Bayerisches Fernsehen Programm-Meldung: Dienstag, 4. Dezember 2001, 22.35 Uhr
KOMPASS

    München (ots) -
    
    Auslandsreportage
    
    Kämpfen wie einst Skanderberg
    
    Albaner und ihr Nationalheld heute
    
    Nur rund 3 Millionen Albaner leben heute in ihrem Mutterland. Fast
ebenso viele jenseits der Staatsgrenze im Kosovo, in Mazedonien,
Griechenland, Südserbien, Montenegro und sonst wo auf der Welt. Alle
verehren ihren Nationalhelden Skanderberg alias Gjeorgj Kastrioti,
der im 15. Jahrhundert Osmanen-Heere besiegte und das Land der
Skipetaren erstmals vereinte. Schulen, Militärakademien, höchste
Orden und sogar der heimische Kognak sind nach ihm benannt. Ein
Fußballclub hofft, von seinem Kampfgeist beseelt, wieder in die 1.

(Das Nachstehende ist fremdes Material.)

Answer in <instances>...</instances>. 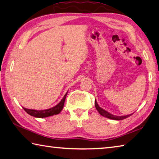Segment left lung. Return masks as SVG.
I'll return each mask as SVG.
<instances>
[{
	"instance_id": "left-lung-1",
	"label": "left lung",
	"mask_w": 159,
	"mask_h": 159,
	"mask_svg": "<svg viewBox=\"0 0 159 159\" xmlns=\"http://www.w3.org/2000/svg\"><path fill=\"white\" fill-rule=\"evenodd\" d=\"M95 107H96L97 111L99 112L100 115H102V116L109 118V119H111V120H124V119H126V118L129 117V116H131V115H132V114H130V115H123V116H117V115H112L111 113H109L108 112L105 111V110H103V108H101L100 106L98 105V103H97L96 100H95Z\"/></svg>"
}]
</instances>
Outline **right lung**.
Here are the masks:
<instances>
[{"label": "right lung", "mask_w": 159, "mask_h": 159, "mask_svg": "<svg viewBox=\"0 0 159 159\" xmlns=\"http://www.w3.org/2000/svg\"><path fill=\"white\" fill-rule=\"evenodd\" d=\"M67 92L65 94L64 97L62 98V100L57 103L56 106H55L54 107L46 109V110H32V109H27L25 108H24V111L27 112L28 114H29L31 116L35 117H39V118H44V117H47L49 116H52V115L59 114L63 108V106H64L65 101L66 99V97H67Z\"/></svg>", "instance_id": "obj_1"}]
</instances>
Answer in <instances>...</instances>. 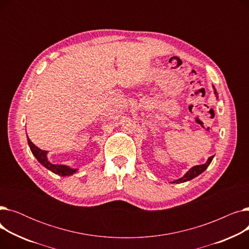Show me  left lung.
Segmentation results:
<instances>
[{"label": "left lung", "instance_id": "obj_1", "mask_svg": "<svg viewBox=\"0 0 249 249\" xmlns=\"http://www.w3.org/2000/svg\"><path fill=\"white\" fill-rule=\"evenodd\" d=\"M213 89H214V94H215L216 97H217L218 94H217V90H216V89H215L214 86H213ZM217 98H218V97H217ZM213 159H214V155L211 156V158H209L208 160H207L204 164H199V165L193 166L192 168H190L189 171L184 175V177H181L180 178L172 181V184H180V182H185V181H188V180H191V179L195 178L196 177H198L199 175H201L203 172L206 171V168H207L209 165H210V163H211V161L213 160Z\"/></svg>", "mask_w": 249, "mask_h": 249}]
</instances>
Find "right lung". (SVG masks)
<instances>
[{
	"label": "right lung",
	"instance_id": "obj_1",
	"mask_svg": "<svg viewBox=\"0 0 249 249\" xmlns=\"http://www.w3.org/2000/svg\"><path fill=\"white\" fill-rule=\"evenodd\" d=\"M27 141H28V145L31 149L32 154L35 156L36 160L40 162L44 167H46L48 171L52 172L55 175L61 176V177H70L73 174H75L77 172L76 168H71L69 165H65V164H54L52 163L48 160L47 159V150H42L39 147H37L34 143L31 142V140L28 138L27 136Z\"/></svg>",
	"mask_w": 249,
	"mask_h": 249
}]
</instances>
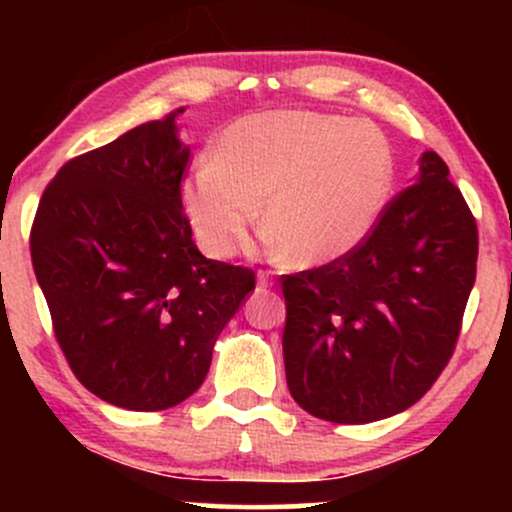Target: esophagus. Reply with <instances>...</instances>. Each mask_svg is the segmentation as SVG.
<instances>
[{"label":"esophagus","mask_w":512,"mask_h":512,"mask_svg":"<svg viewBox=\"0 0 512 512\" xmlns=\"http://www.w3.org/2000/svg\"><path fill=\"white\" fill-rule=\"evenodd\" d=\"M257 286H260V289H272L274 286V276L269 274V272H257Z\"/></svg>","instance_id":"1"}]
</instances>
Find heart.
Here are the masks:
<instances>
[{
	"label": "heart",
	"mask_w": 512,
	"mask_h": 512,
	"mask_svg": "<svg viewBox=\"0 0 512 512\" xmlns=\"http://www.w3.org/2000/svg\"><path fill=\"white\" fill-rule=\"evenodd\" d=\"M392 187V151L378 127L339 115L274 110L240 117L214 161L182 182V207L211 257L233 255L262 214L267 243L322 264L373 231Z\"/></svg>",
	"instance_id": "heart-1"
}]
</instances>
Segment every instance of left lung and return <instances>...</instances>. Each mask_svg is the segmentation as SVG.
<instances>
[{
    "mask_svg": "<svg viewBox=\"0 0 512 512\" xmlns=\"http://www.w3.org/2000/svg\"><path fill=\"white\" fill-rule=\"evenodd\" d=\"M436 151L354 250L286 274L291 397L332 424H368L419 402L448 366L477 279V221Z\"/></svg>",
    "mask_w": 512,
    "mask_h": 512,
    "instance_id": "obj_1",
    "label": "left lung"
}]
</instances>
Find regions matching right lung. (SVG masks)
I'll use <instances>...</instances> for the list:
<instances>
[{"label":"right lung","mask_w":512,"mask_h":512,"mask_svg":"<svg viewBox=\"0 0 512 512\" xmlns=\"http://www.w3.org/2000/svg\"><path fill=\"white\" fill-rule=\"evenodd\" d=\"M185 108L67 161L45 187L31 260L81 385L115 407L161 411L207 378L255 272L207 260L182 211Z\"/></svg>","instance_id":"obj_1"}]
</instances>
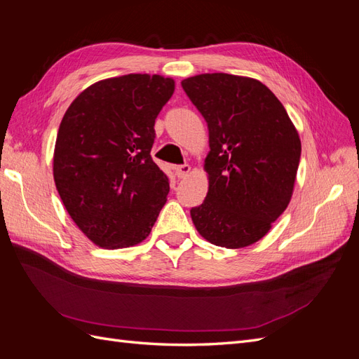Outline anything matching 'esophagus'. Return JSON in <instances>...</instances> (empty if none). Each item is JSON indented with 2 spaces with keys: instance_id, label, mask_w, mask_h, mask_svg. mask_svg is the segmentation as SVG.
Instances as JSON below:
<instances>
[{
  "instance_id": "esophagus-1",
  "label": "esophagus",
  "mask_w": 359,
  "mask_h": 359,
  "mask_svg": "<svg viewBox=\"0 0 359 359\" xmlns=\"http://www.w3.org/2000/svg\"><path fill=\"white\" fill-rule=\"evenodd\" d=\"M189 172H190V166H189V165H180V166H175V173H177V177H178V178L187 177V175H189Z\"/></svg>"
}]
</instances>
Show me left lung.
Segmentation results:
<instances>
[{"label":"left lung","mask_w":359,"mask_h":359,"mask_svg":"<svg viewBox=\"0 0 359 359\" xmlns=\"http://www.w3.org/2000/svg\"><path fill=\"white\" fill-rule=\"evenodd\" d=\"M205 118L208 194L190 210L215 245L241 248L265 236L290 202L301 140L285 106L256 79L206 73L181 82Z\"/></svg>","instance_id":"1"}]
</instances>
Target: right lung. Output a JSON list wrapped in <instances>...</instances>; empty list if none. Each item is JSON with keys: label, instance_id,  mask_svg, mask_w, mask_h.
Wrapping results in <instances>:
<instances>
[{"label": "right lung", "instance_id": "obj_1", "mask_svg": "<svg viewBox=\"0 0 359 359\" xmlns=\"http://www.w3.org/2000/svg\"><path fill=\"white\" fill-rule=\"evenodd\" d=\"M175 90L160 74H126L88 86L60 124L53 180L79 229L104 248L139 244L169 193L151 157L156 118Z\"/></svg>", "mask_w": 359, "mask_h": 359}]
</instances>
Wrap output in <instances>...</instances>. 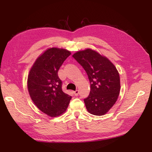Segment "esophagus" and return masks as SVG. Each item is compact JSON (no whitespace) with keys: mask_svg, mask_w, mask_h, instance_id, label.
I'll use <instances>...</instances> for the list:
<instances>
[{"mask_svg":"<svg viewBox=\"0 0 152 152\" xmlns=\"http://www.w3.org/2000/svg\"><path fill=\"white\" fill-rule=\"evenodd\" d=\"M73 93H74V95H75V96H78V94H79V91H78V90H76V91H73Z\"/></svg>","mask_w":152,"mask_h":152,"instance_id":"34e87169","label":"esophagus"}]
</instances>
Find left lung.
<instances>
[{
    "label": "left lung",
    "instance_id": "1",
    "mask_svg": "<svg viewBox=\"0 0 152 152\" xmlns=\"http://www.w3.org/2000/svg\"><path fill=\"white\" fill-rule=\"evenodd\" d=\"M72 57L89 80L91 91L84 99L87 110L95 115H104L117 101L120 91L118 70L107 57L89 48L77 51Z\"/></svg>",
    "mask_w": 152,
    "mask_h": 152
}]
</instances>
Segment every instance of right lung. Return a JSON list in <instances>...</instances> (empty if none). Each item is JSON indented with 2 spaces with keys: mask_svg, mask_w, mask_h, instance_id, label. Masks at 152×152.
Masks as SVG:
<instances>
[{
  "mask_svg": "<svg viewBox=\"0 0 152 152\" xmlns=\"http://www.w3.org/2000/svg\"><path fill=\"white\" fill-rule=\"evenodd\" d=\"M70 51L57 48H48L35 61L29 71L27 88L37 108L51 117L66 111L72 96L62 90L58 70Z\"/></svg>",
  "mask_w": 152,
  "mask_h": 152,
  "instance_id": "obj_1",
  "label": "right lung"
}]
</instances>
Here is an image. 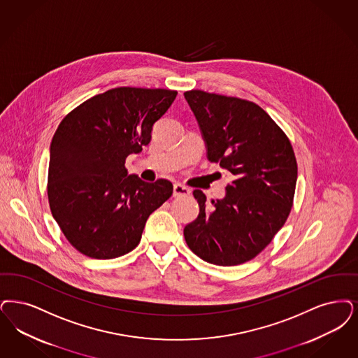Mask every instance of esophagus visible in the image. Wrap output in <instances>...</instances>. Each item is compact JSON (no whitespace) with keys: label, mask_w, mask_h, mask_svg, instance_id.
<instances>
[{"label":"esophagus","mask_w":358,"mask_h":358,"mask_svg":"<svg viewBox=\"0 0 358 358\" xmlns=\"http://www.w3.org/2000/svg\"><path fill=\"white\" fill-rule=\"evenodd\" d=\"M190 194V189H187L186 186L181 184H174L173 185V196L174 197H186Z\"/></svg>","instance_id":"1"}]
</instances>
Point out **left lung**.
I'll use <instances>...</instances> for the list:
<instances>
[{"label":"left lung","instance_id":"obj_1","mask_svg":"<svg viewBox=\"0 0 358 358\" xmlns=\"http://www.w3.org/2000/svg\"><path fill=\"white\" fill-rule=\"evenodd\" d=\"M196 115L210 162L234 180L222 200L196 189L199 217L184 229L189 249L220 266L259 255L281 229L293 206L297 161L284 130L252 101L203 90L184 93Z\"/></svg>","mask_w":358,"mask_h":358}]
</instances>
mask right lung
<instances>
[{
    "mask_svg": "<svg viewBox=\"0 0 358 358\" xmlns=\"http://www.w3.org/2000/svg\"><path fill=\"white\" fill-rule=\"evenodd\" d=\"M176 90L121 86L64 117L50 143L48 200L66 240L97 259L120 257L141 240L148 217L173 193L168 180L128 176L125 159L150 143Z\"/></svg>",
    "mask_w": 358,
    "mask_h": 358,
    "instance_id": "1",
    "label": "right lung"
}]
</instances>
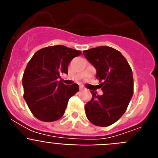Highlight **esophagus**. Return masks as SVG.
Here are the masks:
<instances>
[{
    "instance_id": "34e87169",
    "label": "esophagus",
    "mask_w": 158,
    "mask_h": 158,
    "mask_svg": "<svg viewBox=\"0 0 158 158\" xmlns=\"http://www.w3.org/2000/svg\"><path fill=\"white\" fill-rule=\"evenodd\" d=\"M79 89H80V90H84V89H85V88L83 87V86H80V87H79Z\"/></svg>"
}]
</instances>
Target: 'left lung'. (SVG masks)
I'll return each mask as SVG.
<instances>
[{
	"label": "left lung",
	"mask_w": 158,
	"mask_h": 158,
	"mask_svg": "<svg viewBox=\"0 0 158 158\" xmlns=\"http://www.w3.org/2000/svg\"><path fill=\"white\" fill-rule=\"evenodd\" d=\"M96 68L103 95L91 91L93 98L85 106L88 119L99 127H108L123 115L134 93L133 73L127 61L115 49L106 46L84 51Z\"/></svg>",
	"instance_id": "obj_1"
}]
</instances>
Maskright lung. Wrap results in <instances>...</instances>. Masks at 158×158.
<instances>
[{
	"instance_id": "right-lung-1",
	"label": "right lung",
	"mask_w": 158,
	"mask_h": 158,
	"mask_svg": "<svg viewBox=\"0 0 158 158\" xmlns=\"http://www.w3.org/2000/svg\"><path fill=\"white\" fill-rule=\"evenodd\" d=\"M80 51L62 45L44 47L27 63L23 75V98L35 117L53 122L62 117L71 96L79 91L77 84L65 85L58 81L61 73H68V65Z\"/></svg>"
}]
</instances>
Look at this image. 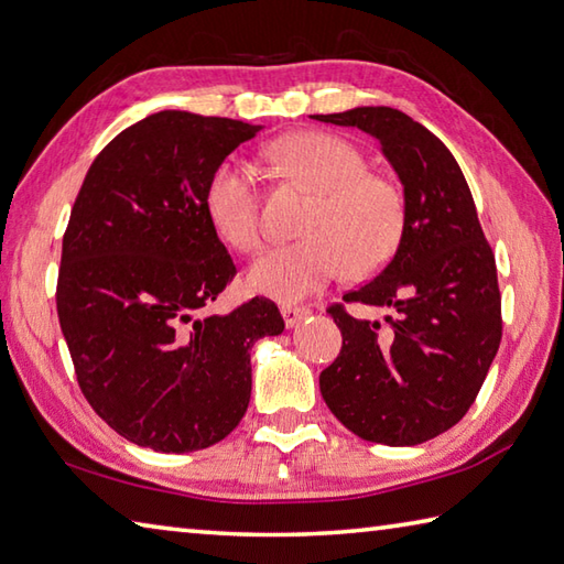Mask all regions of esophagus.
<instances>
[{
	"mask_svg": "<svg viewBox=\"0 0 564 564\" xmlns=\"http://www.w3.org/2000/svg\"><path fill=\"white\" fill-rule=\"evenodd\" d=\"M282 318H284V324H286V328H292V326H296L302 322V318H306L310 316V310H306V306H292V304H284L282 306Z\"/></svg>",
	"mask_w": 564,
	"mask_h": 564,
	"instance_id": "1",
	"label": "esophagus"
}]
</instances>
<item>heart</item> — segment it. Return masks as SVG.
Returning a JSON list of instances; mask_svg holds the SVG:
<instances>
[{
  "mask_svg": "<svg viewBox=\"0 0 564 564\" xmlns=\"http://www.w3.org/2000/svg\"><path fill=\"white\" fill-rule=\"evenodd\" d=\"M268 159L318 196L302 226L306 238L254 260L248 272L254 294L300 302L346 268L356 278H366L395 254L405 228V204L388 178L368 172V159L358 147L334 134L296 132L272 142ZM206 216L230 248H260V188L248 162L228 156L210 172Z\"/></svg>",
  "mask_w": 564,
  "mask_h": 564,
  "instance_id": "1",
  "label": "heart"
}]
</instances>
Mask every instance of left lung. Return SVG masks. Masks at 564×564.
<instances>
[{
  "label": "left lung",
  "instance_id": "8db88e82",
  "mask_svg": "<svg viewBox=\"0 0 564 564\" xmlns=\"http://www.w3.org/2000/svg\"><path fill=\"white\" fill-rule=\"evenodd\" d=\"M358 127L405 188V228L392 260L344 302L386 306V324L328 314L344 346L318 376L338 422L360 440L412 447L447 432L474 405L501 344L496 258L484 238L469 184L427 127L392 108L314 115Z\"/></svg>",
  "mask_w": 564,
  "mask_h": 564
}]
</instances>
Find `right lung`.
Segmentation results:
<instances>
[{
  "label": "right lung",
  "instance_id": "obj_1",
  "mask_svg": "<svg viewBox=\"0 0 564 564\" xmlns=\"http://www.w3.org/2000/svg\"><path fill=\"white\" fill-rule=\"evenodd\" d=\"M262 130L162 110L95 156L63 236L56 310L85 400L154 452H198L238 427L250 348L282 334L264 296L204 314L236 278L206 216V184Z\"/></svg>",
  "mask_w": 564,
  "mask_h": 564
}]
</instances>
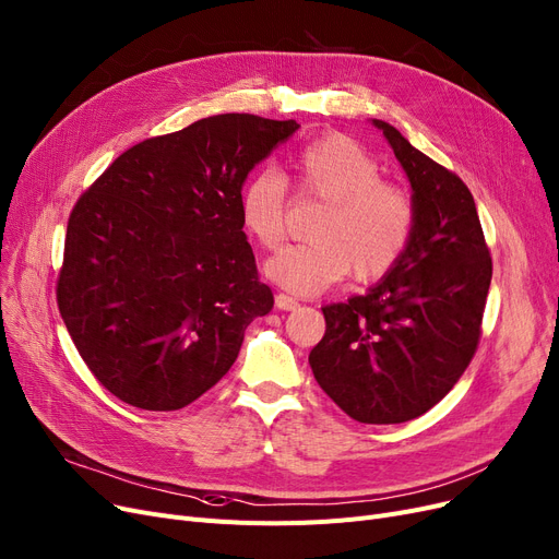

Liga aufzusteigen. Kaum eine Stadt in Albanien, die nicht
Erinnerungen an ihn pflegt. Am Nationalfeiertag wird jetzt ein
Skanderberg-Denkmal auch in Pristina, der Metropole des Kosovo,
aufgestellt. Für Serben und andere Kritiker ein Beweis für
großalbanische Ambitionen. Für Skipetaren eine späte Würdigung ihres
Helden, der zu seiner Zeit als Retter des christlichen Abendlandes
galt und selbst in Westeuropa tausendfach beschrieben wurde.
    
    Die Reportage zeigt die Allgegenwart von Skanderberg im heutigen
Albanien: Schüler lernen und kennen Balladen mit seinen Heldentaten,
Kadetten studieren an Tiranas Militärakademie die Strategie und
Kampfmethoden seines erfolgreichen Guerillakrieges gegen übermächtige
Türken-Armeen. Selbst in entlegensten Dörfern ist seine
legendenumwobene Gestalt bekannt. Schließlich sind überall die
wichtigsten Plätze und Straßen nach Skanderberg benannt. Machthaber
und Ideologen aus anderen Ländern versuchten, das Idol der Skipetaren
jeweils für sich zu instrumentalisieren. So ließ Hitler eine
SS-Division Skanderberg aufstellen und der Kommunistenführer Enver
Hoxha wollte das über Jahrzehnte hinweg isolierte Albanien in seinem
Geist notfalls gegen die ganze Welt verteidigen.
    
    Heute besinnen sich Historiker und Schriftsteller im Land darauf,
dass ihr Skanderberg alles andere als ein Nationalist war, sondern
auf Hilfe und Verbindung mit Westeuropa hoffte, so wie heute fast
alle albanischen Politiker.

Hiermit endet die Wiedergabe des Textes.